As the legislature prepares to open its 2009 session on Wednesday, business executives don't have a similarly galvanizing issue to rally around. Rather, they are addressing a mish-mash of concerns, from reining in spending to boosting the state's biotechnology industry.
While it's unlikely that a computer sales tax or something similar will come up this session, that doesn't mean business executives such as John Eckenrode are not monitoring the legislature. The state's budget shortfall for fiscal 2010 could reach $2 billion, making executives wonder if tax hikes will be proposed.
"Unlikely does not mean it won't happen," said Eckenrode, president of Baltimore high-tech company CPSI and co-founder with Thomas Loveland of the Maryland Computer Services Association. The group formed about a year ago to lobby for tech concerns and was a key player in the campaign that resulted in the repeal of the computer tax.
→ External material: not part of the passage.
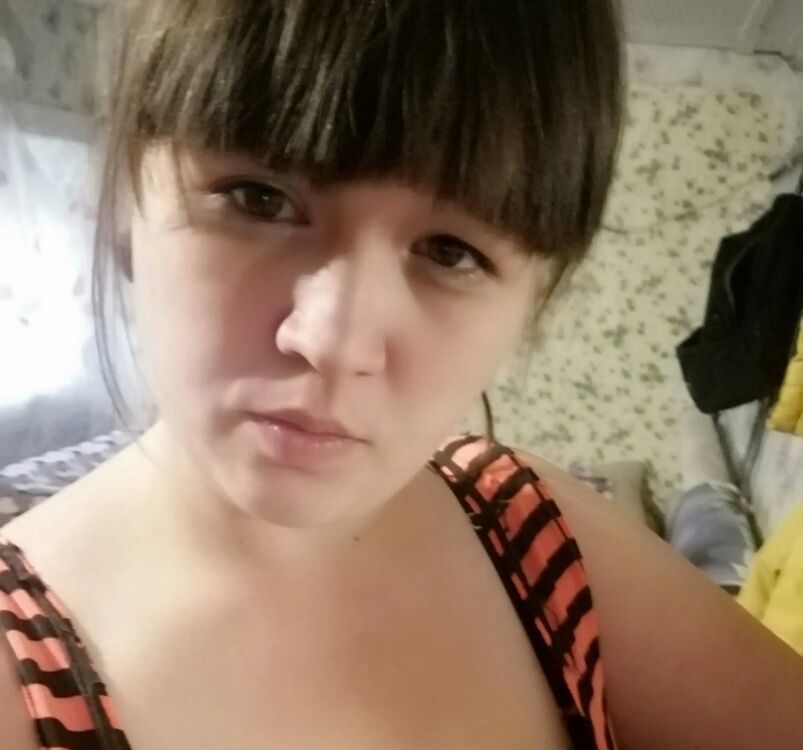 ���� 27623391 ������� �������, 27 ���, ���� ���������� � ��������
"In the unlikely event that a computer sales tax gets proposed, we'll be there in a hurry, unlike the 2007 special session, where we just plain weren't there," Eckenrode said.
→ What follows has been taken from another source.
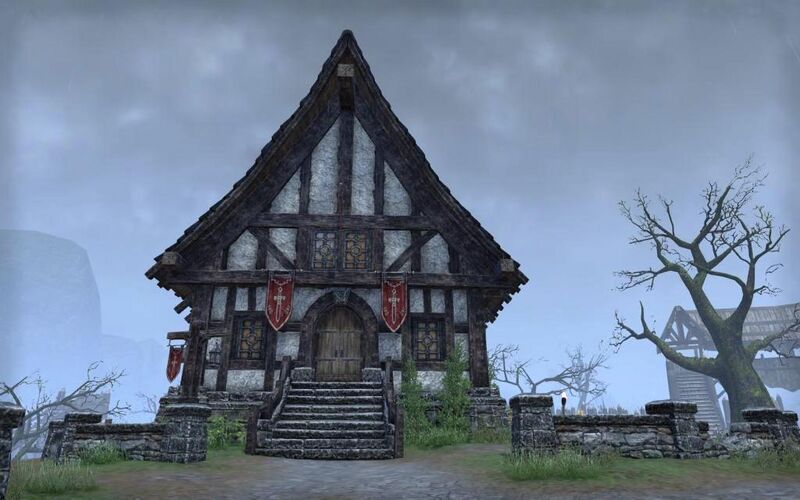 Файл:ON-place-Fighters Guild (Aldcroft).jpg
The tech organization plans to share with legislators data from a report by the Economic Alliance of Greater Baltimore released in November that showed that the Baltimore-Washington region, which includes Northern Virginia, ranked second only to New York in information technology employment with 270,000 workers. Of those, about 100,000 are in Maryland.
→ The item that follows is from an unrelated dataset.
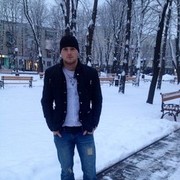 ���������� ������, ���� ������� ����, 38 ���, ������������ ��� ������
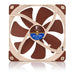 Вентилатор Noctua NF-A14 PWM 140mm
From 2003 to 2007, Maryland companies attracted more venture capital than those in Virginia, $2.8 billion versus $2.2 billion, according to the report. Nationally, the region ranked seventh.
Health insurance a concern
Health insurance has long been a key concern to businesses, and that issue is again high among the 2009 legislative priorities of groups such as the Maryland Chamber of Commerce. A new state program launched last year to help small employers subsidize health insurance costs has been slow to attract participants.
The program is designed for employers with two to nine full-time employees that did not offer health insurance during the previous year and whose workers have an average salary below $50,000. Some have said it is hard to meet those requirements.
Another program, the small group health insurance plan, is hampered by laws that provide "no incentives for cost containment, limit plan design flexibility and require among the highest number of mandated health benefits in the country," Maryland chamber executives said. The plan saw its participation decline by 9 percent from 1999 to 2007 to about 54,000 employers, according to state figures.
The chamber is asking that legislators broaden rating bands in the small group plan to help attract lower risk, younger participants to the pool, and incorporate rating factors to encourage cost containment.
"We must reduce the heavy subsidies that the current rating methodology requires so that we can attract more of the young and healthy to the pool," Ronald Wineholt, Maryland chamber vice president of government affairs, recently testified before a state joint committee on health care delivery and financing.
Other priorities for the Maryland chamber include limiting workplace regulations and securing more federal funding for transportation improvements.
Despite budget problems, the state should not save money by cutting back its international presence, said Kenneth D. Weiss, president of Plans and Solutions Inc., a Gaithersburg business consulting company that works in areas such as international trade and marketing.
"It's getting harder for companies here to sell overseas and harder for companies outside ours to sell here," Weiss said.